TORONTO, November 30, 2021 – ARHT Media Inc. (“ARHT Media” or the “Company“) [TSXV:ART], the global leader in the development, production and distribution of high-quality, low latency hologram and digital content, is pleased to announce that its board of directors (the “Board”) approved the adoption of a shareholder right plan (the “Plan”) dated November 29, 2021. The Plan has been conditionally accepted by the TSX Venture Exchange.
The purpose of the Plan is to provide both shareholders and the Board sufficient time to adequately consider a take-over bid and to ensure the fair treatment of shareholders in connection with a take-over bid. The Plan is similar to those adopted by other Canadian public companies. The Board and management are not currently aware of any party contemplating or preparing a proposal to acquire control of ARHT Media, but feel that the possibility for such a situation exists and that it is in the best interests of ARHT Media and its shareholders to adopt the Plan.
At the close of business on November 29, 2021 existing shareholders of ARHT Media were granted “Rights” to acquire additional common shares. The Rights were granted for no cash or non-cash consideration. These Rights are attached to each share as long as the Plan remains in effect. Each new shareholder who acquires the Company’s common shares, either pursuant to a new issue by the Company or in the secondary market, will also be entitled to the Rights attached to such common shares for no additional consideration.
The purpose of these Rights is to allow shareholders, other than the take-over bidder, to purchase, at a set exercise price, one common share of ARHT Media for each common share held. This Right is triggered only if a party acquires or announces its intention to acquire 20% or more of the outstanding shares of the Company and this proposed acquisition does not meet the requirements of a “Permitted Bid” set forth within the Plan.
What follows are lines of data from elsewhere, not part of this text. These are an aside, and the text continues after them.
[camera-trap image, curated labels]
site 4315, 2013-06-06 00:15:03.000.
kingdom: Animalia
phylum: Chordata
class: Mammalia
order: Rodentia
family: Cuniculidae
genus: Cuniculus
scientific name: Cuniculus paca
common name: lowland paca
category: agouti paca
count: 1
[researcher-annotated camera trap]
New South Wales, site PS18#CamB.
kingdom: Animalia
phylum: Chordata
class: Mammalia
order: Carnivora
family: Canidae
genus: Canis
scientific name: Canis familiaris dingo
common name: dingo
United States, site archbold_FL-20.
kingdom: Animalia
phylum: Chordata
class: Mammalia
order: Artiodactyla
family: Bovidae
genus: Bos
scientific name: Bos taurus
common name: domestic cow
Under the Plan, only bids that meet certain specific requirements intended to protect the interests of all shareholders will qualify as Permitted Bids. Permitted Bids among other things must be made to all shareholders of ARHT Media, must remain open for one hundred and five (105) days and must be made by way of a take-over bid circular prepared in compliance with applicable securities laws.
The Board’s approval of the Plan is subject to the TSX Venture Exchange’s final acceptance and the ratification by the shareholders of ARHT Media at a meeting of shareholders within six months of the date upon which the Plan was approved. Unless otherwise terminated in accordance with its terms, the Plan will terminate at the close of the Company’s next annual meeting of shareholders, following the date upon which the Plan was adopted, unless the Plan is reconfirmed and extended at such meeting.
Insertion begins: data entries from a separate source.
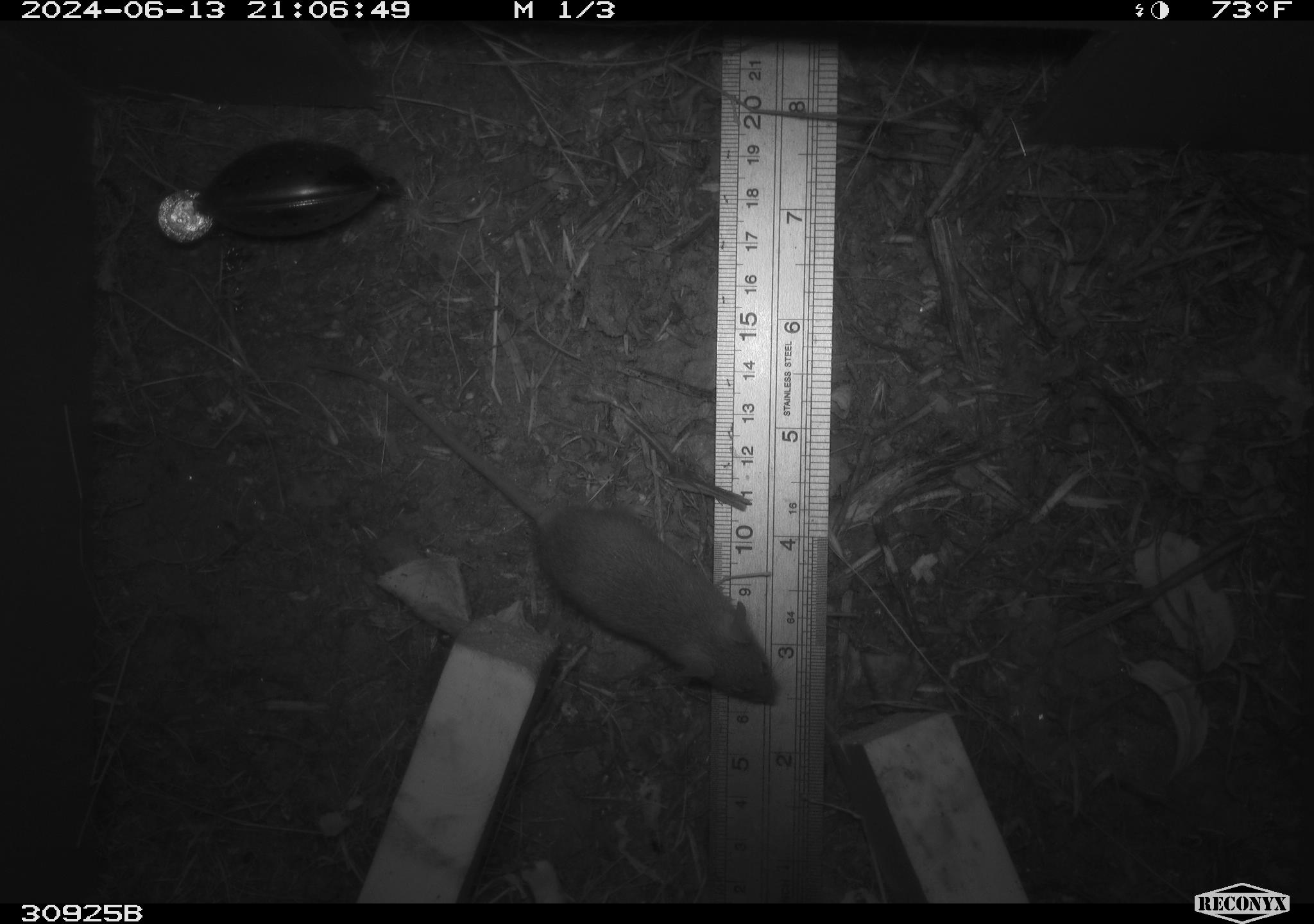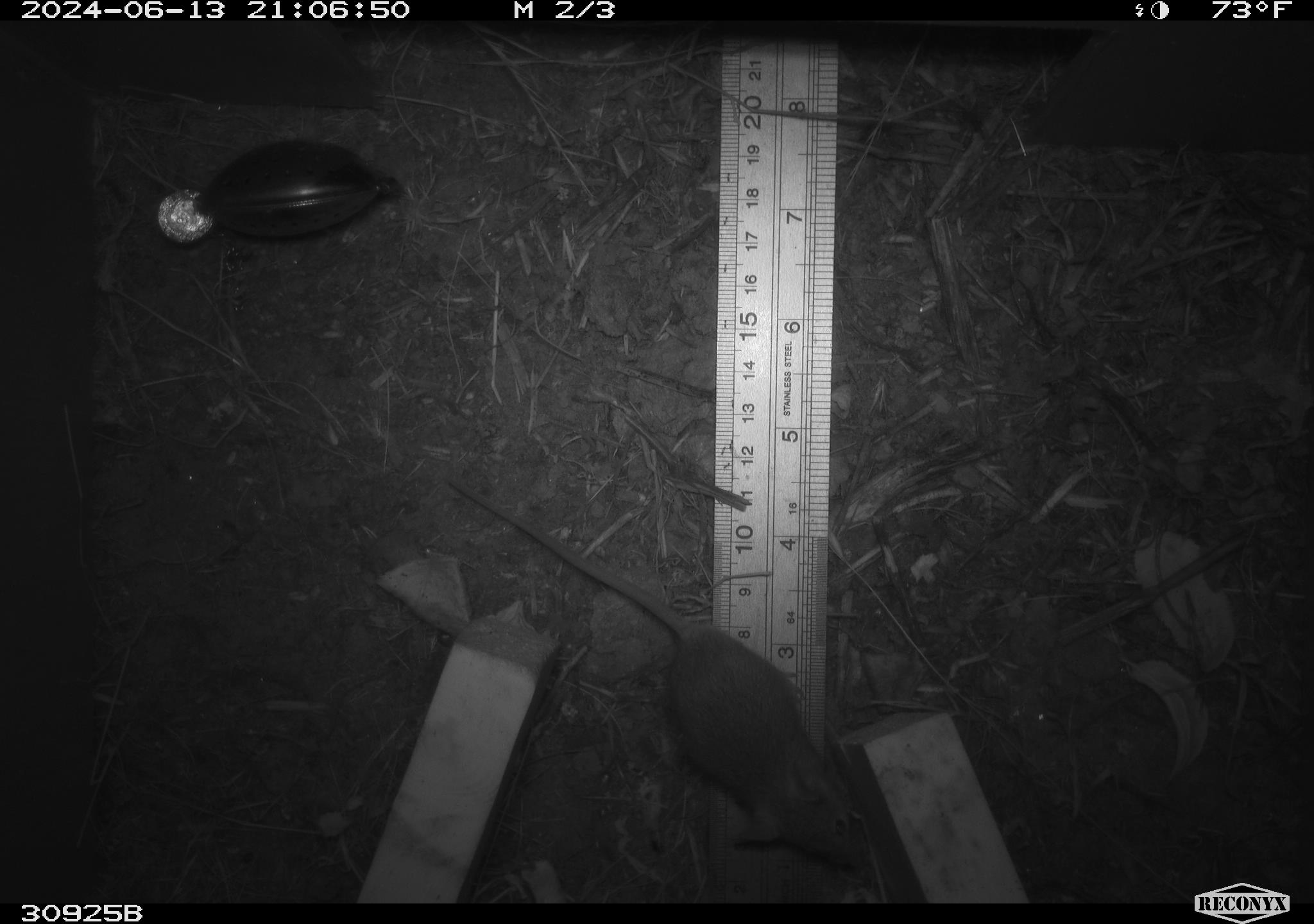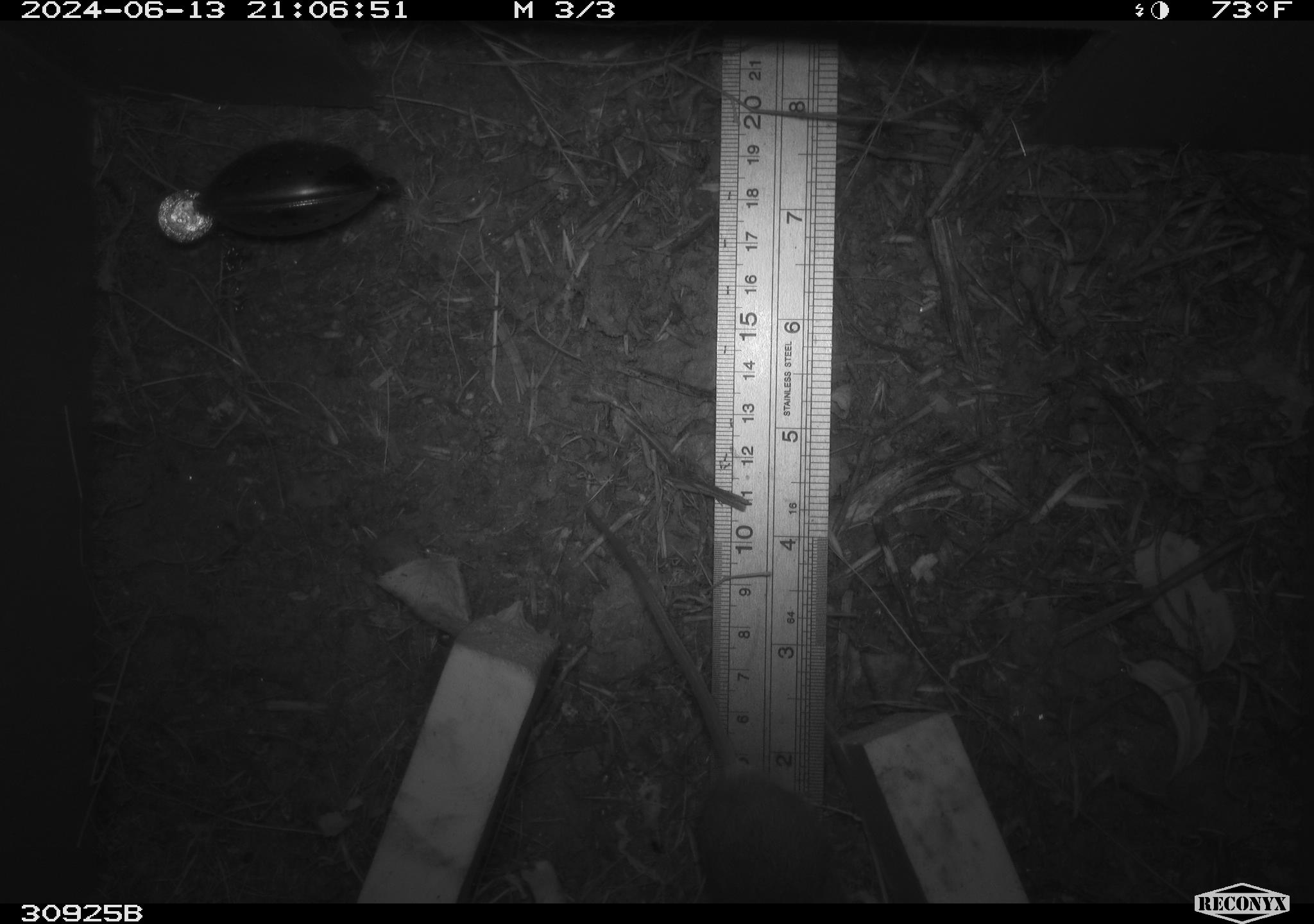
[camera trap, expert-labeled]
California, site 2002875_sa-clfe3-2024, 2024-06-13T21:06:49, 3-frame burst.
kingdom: Animalia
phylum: Chordata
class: Mammalia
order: Rodentia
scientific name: Rodentia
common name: mouse species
For those shareholders who wish to view the document in its entirety, the Plan will become available on SEDAR when it is mailed to shareholders in advance of ARHT Media’s next meeting of shareholders, at which the Plan will be put to shareholders for approval and ratification.
About ARHT Media
ARHT Media’s patented HoloPresence technology is a complete end-to-end solution that creates a sense of presence for audiences – as though the holographic presenter was actually live in the room. With no noticeable latency, ARHT Media makes two-way live communication with a 3D holographic presenter anywhere in the world possible. We can also playback pre-recorded content and 3D animations on our HoloPresence displays to deliver rich holographic experiences. Add to this our capability to stream the same content online on our premium Virtual Global StageTM.
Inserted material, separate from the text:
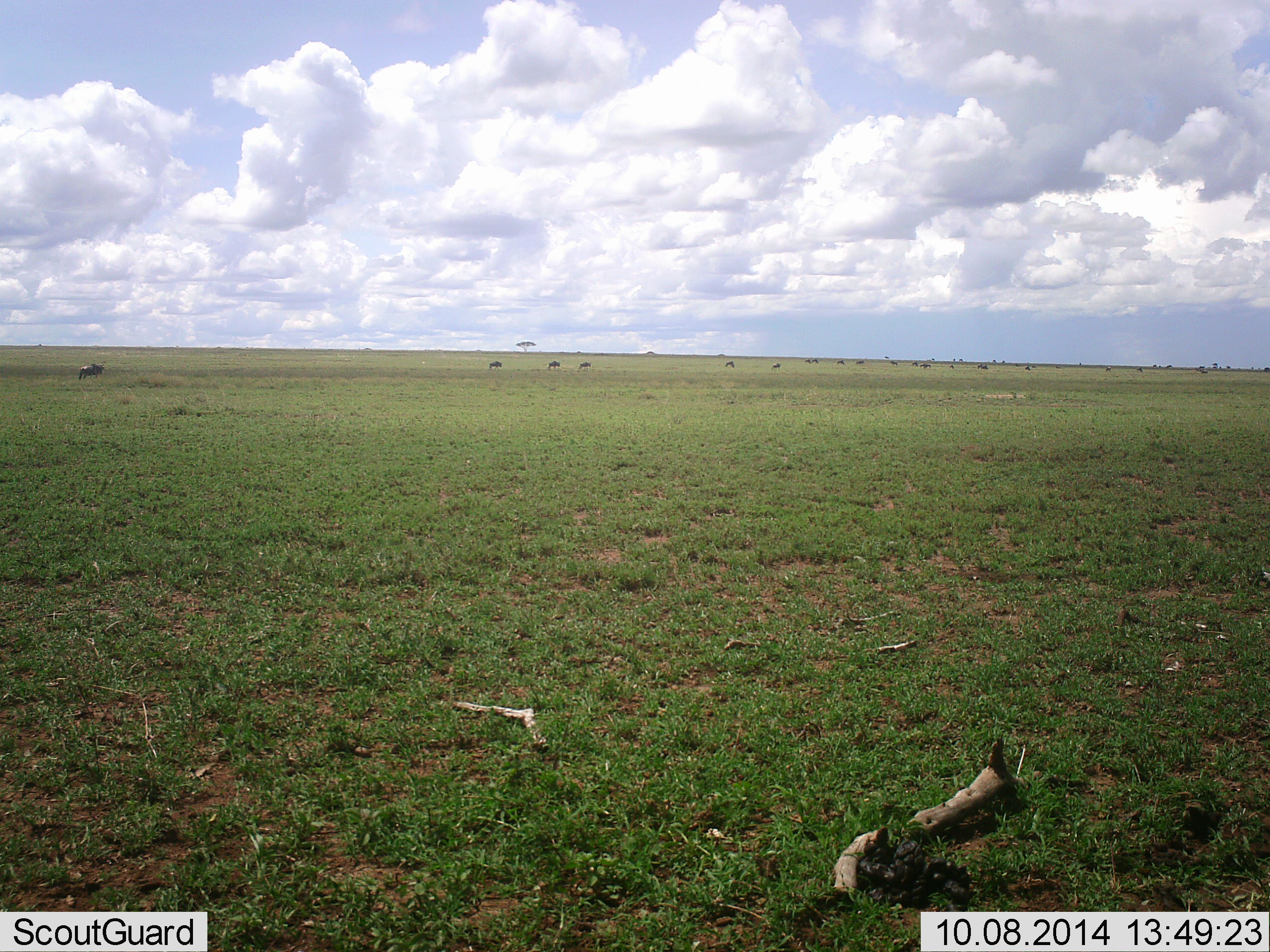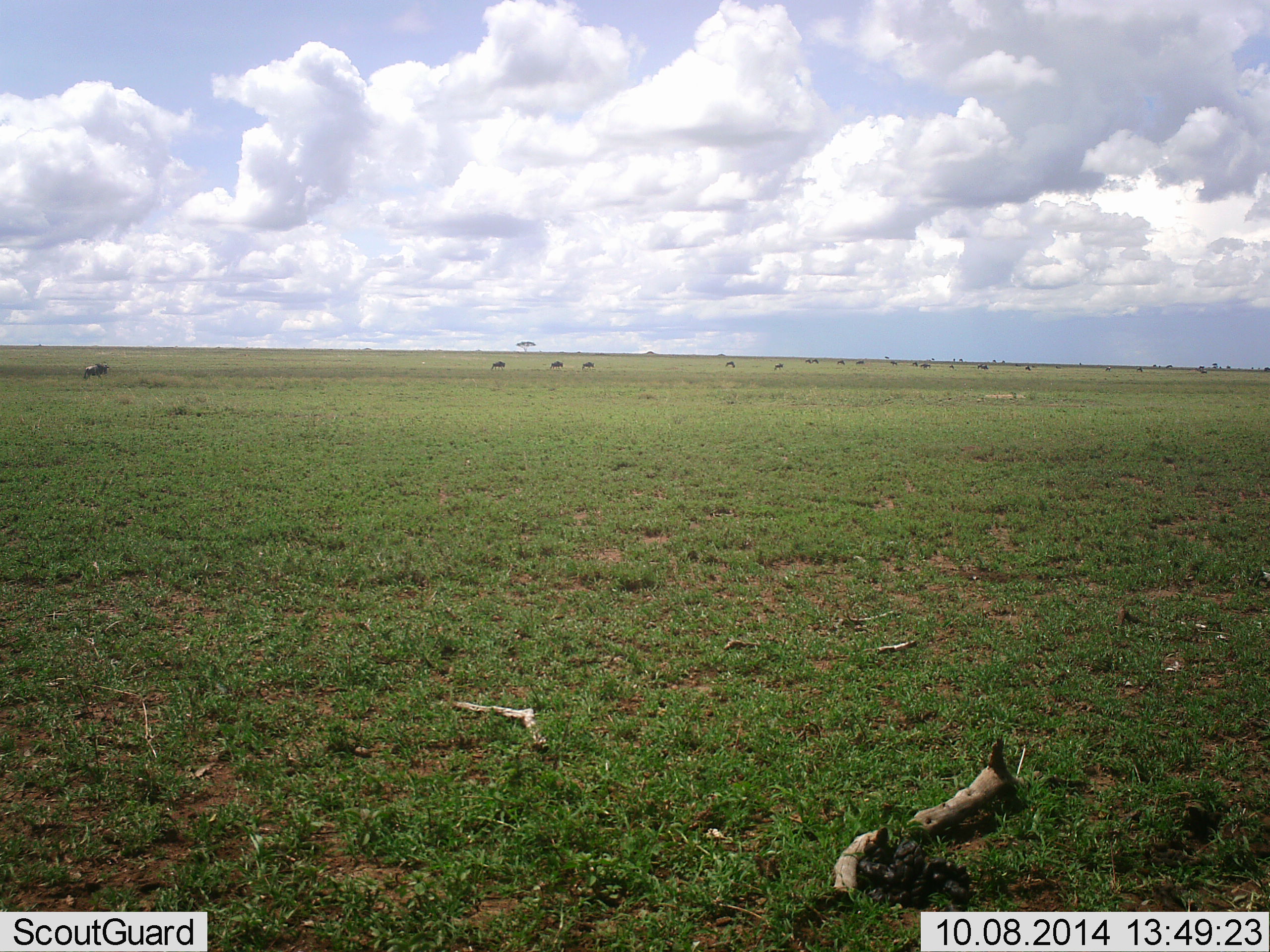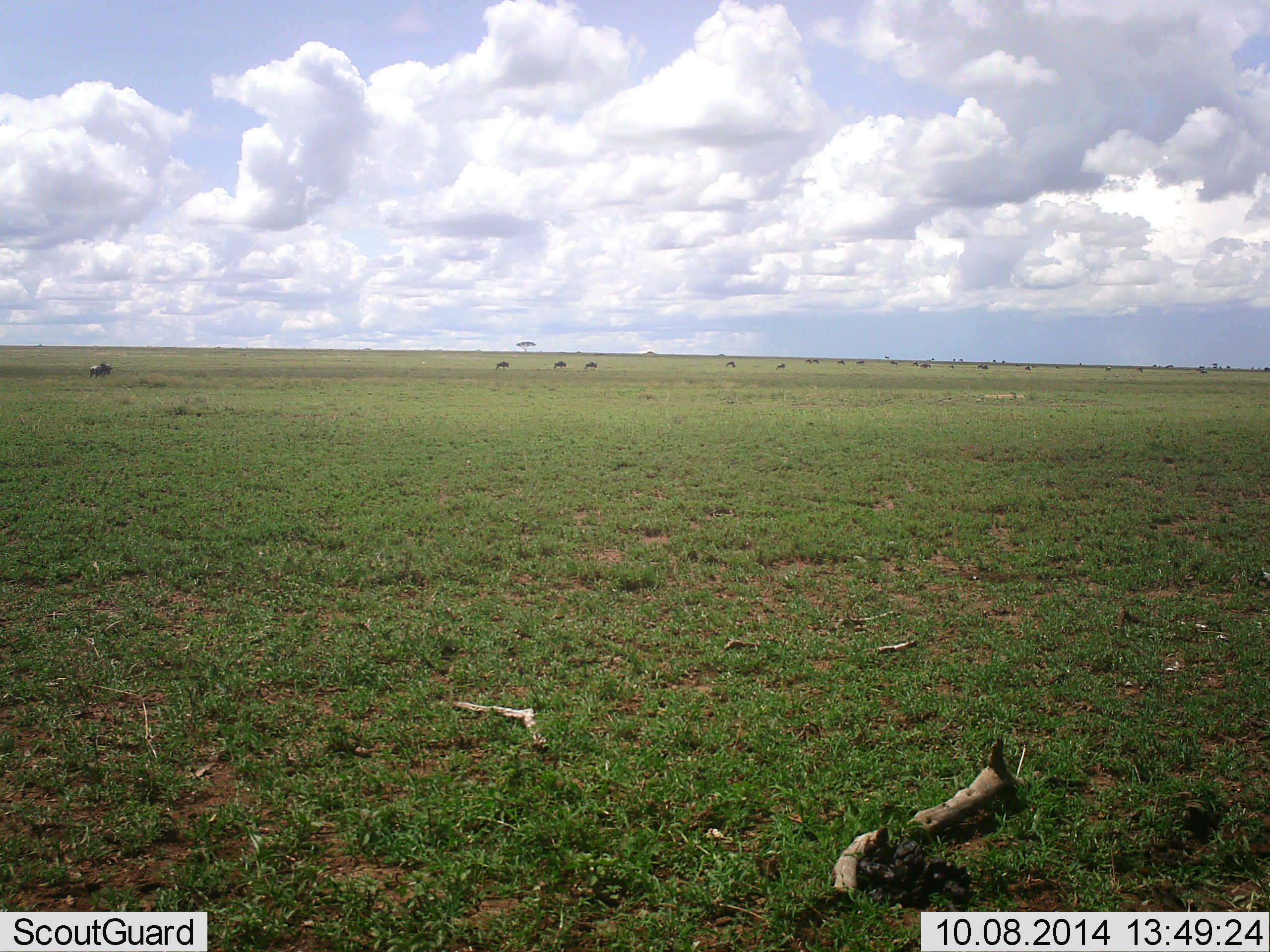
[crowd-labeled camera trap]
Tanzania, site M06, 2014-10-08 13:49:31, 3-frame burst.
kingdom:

For more information, please visit www.arhtmedia.com or contact the investor relations group at email@example.com.
ARHT Media trades under the symbol “ART” on the TSX Venture Exchange.
This press release may contain “forward-looking information” within the meaning of applicable Canadian securities legislation. Forward-looking information includes, but is not limited to, the intention to exercise convertible securities of the Company; disclosure related to the Company’s sales funnel; the Company’s technology; the potential uses for the Company’s technology; the future planned events using the Company’s technology; the future success of the Company; the ability of the Company to monetize the ARHT Media technology; the development of the Company’s technology; and interest from parties in ARHT’s products. Generally, forward-looking information can be identified by the use of forward-looking terminology such as “plans”, “expects” or “does not expect”, “is expected”, “budget”, “scheduled”, “estimates”, “forecasts”, “intends”, “anticipates” or “does not anticipate”, or “believes”, or variations of such words and phrases or state that certain actions, events or results “may”, “could”, “would”, “might” or “will be taken”, “occur” or “be achieved”. Forward-looking information is subject to known and unknown risks, uncertainties and other factors that may cause the actual results, level of activity, performance or achievements of the Company to be materially different from those expressed or implied by such forward-looking information, including but not limited to: general business, economic and competitive uncertainties; regulatory risks; risks inherent in technology operations; and other risks of the technology industry. Although the Company has attempted to identify important factors that could cause actual results to differ materially from those contained in forward-looking information, there may be other factors that cause results not to be as anticipated, estimated or intended. There can be no assurance that such information will prove to be accurate, as actual results and future events could differ materially from those anticipated in such statements. Accordingly, readers should not place undue reliance on forward-looking information. The Company does not undertake to update any forward-looking information, except in accordance with applicable securities laws.